Texte fourni:
:::::

Après cela viendra-t-on encore nous accuser d'orgueil? Il me semble que les raisons que je viens d'exposer, si elles frappaient les oreilles d'un auditoire, seraient de nature à impressionner assez fortement les âmes, pour que l'accusation d'orgueil et d'audace fût lancée non plus contre ceux qui fuient le sacerdoce, mais contre ceux qui s'y ingèrent d'eux-mêmes, et qui le recherchent par une téméraire confiance. Si ceux à qui l'on confie l'administration d'une ville la ruinent et se perdent eux-mêmes, quand ils n'y apportent pas une sagesse et une surveillance continues; de quelle vertu, tant naturelle que divine, ne doit pas être doué, pour ne point faillir, celui à qui échoit la mission d'orner l'Epouse du Christ!

:::::

Entrées de données enregistrées:
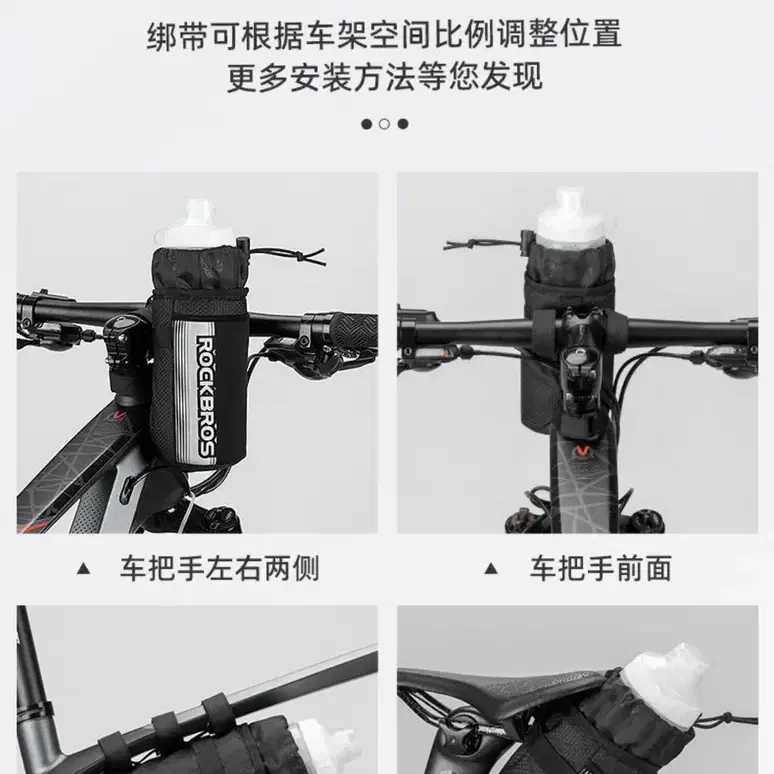 绑带可根据车架空间比例调整位置
更多安装方法等您发现

ROCKBROS

▲ 车把手左右两侧

▲ 车把手前面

:::::

Tâches à réaliser:
**1)** Selon le texte sur le sacerdoce, contre qui l'accusation d'orgueil et d'audace devrait-elle être lancée ?
**2)** Poursuivez le texte sur le sacerdoce à partir de sa dernière phrase.
Les enregistrements n'interviennent en rien ici.

Réponses:
**1)** Contre ceux qui s'ingèrent d'eux-mêmes dans le sacerdoce et le recherchent par une téméraire confiance.

**2)**
307 7. Jamais personne n'aima plus Jésus-Christ que saint Paul. Jamais personne ne témoigna pour lui un zèle plus ardent, et n'en reçut plus de grâces: et néanmoins, avec tous ces avantages on le voit s'épouvanter, de la grandeur de son ministère et trembler pour les fidèles dont il est chargé. Je crains, dit-il, que comme Eve fut séduite par les artifices du serpent, vous ne vous laissiez corrompre et ne dégénériez de la simplicité chrétienne. (2Co 11,3) Et ailleurs: J'ai été parmi vous dans la crainte et dans l'angoisse. (1Co 2,3) Ainsi parle un homme qui fut ravi jusqu'au troisième ciel, que Dieu lui-même daigna initier à la connaissance de ses mystères, un apôtre qui a souffert autant de morts qu'il a passé de jours sur la terre après sa conversion, qui s'abstenait d'user de tout le pouvoir que Jésus-Christ lui avait donné, de peur de scandaliser le moindre de ses frères. Si cet homme, qui ne se contentait pas d'observer simplement les préceptes de Dieu, mais qui allait au delà, qui ne rechercha jamais son intérêt propre, mais toujours celui des fidèles qu'il gouvernait, se sent pénétré d'une frayeur continuelle à la pensée du ministère dont il est chargé, que ferons-nous, nous qui sommes accoutumés à tout rapporter à nous seuls, nous qui non-seulement n'allons pas au delà des préceptes de Jésus-Christ dans la pratique du bien, mais qui trop souvent restons bien loin en deçà de la limite rigoureuse du devoir.


Qui est-ce qui souffre sans que je souffre avec lui? Qui est scandalisé sans que je brûle? (2Co 11,29)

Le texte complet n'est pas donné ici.